Exercise
Edit the rows below so that each "white wall" reads "pale wall" and everything else stays the same. Leave the pictures out of your version.

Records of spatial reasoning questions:
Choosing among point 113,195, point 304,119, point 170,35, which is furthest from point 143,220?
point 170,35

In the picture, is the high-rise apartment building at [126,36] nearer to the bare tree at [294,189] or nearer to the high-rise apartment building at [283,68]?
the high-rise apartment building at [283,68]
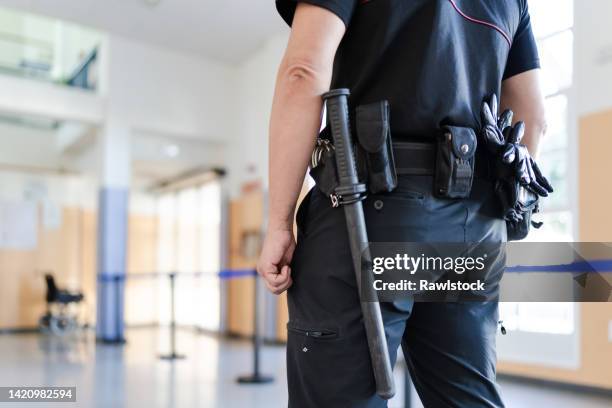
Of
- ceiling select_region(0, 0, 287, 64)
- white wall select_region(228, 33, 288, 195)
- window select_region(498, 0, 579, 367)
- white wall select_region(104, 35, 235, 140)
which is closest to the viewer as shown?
window select_region(498, 0, 579, 367)

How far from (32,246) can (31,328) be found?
132 centimetres

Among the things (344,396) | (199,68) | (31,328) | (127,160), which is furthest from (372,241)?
(31,328)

Reply to the task
Choosing among point 113,195, point 304,119, point 170,35, which is furthest from point 143,220?
point 170,35

In the picture, is the high-rise apartment building at [126,36] nearer to the bare tree at [294,189] or nearer to the high-rise apartment building at [283,68]?
the high-rise apartment building at [283,68]
Of
- ceiling select_region(0, 0, 287, 64)
- pale wall select_region(228, 33, 288, 195)
- window select_region(498, 0, 579, 367)
- pale wall select_region(104, 35, 235, 140)
which is closest to the viewer as shown?
window select_region(498, 0, 579, 367)

How far from (32,246) can (31,328) be found?
132 centimetres

Among the things (344,396) | (199,68) | (31,328) | (127,160), which is furthest from (372,241)?
(31,328)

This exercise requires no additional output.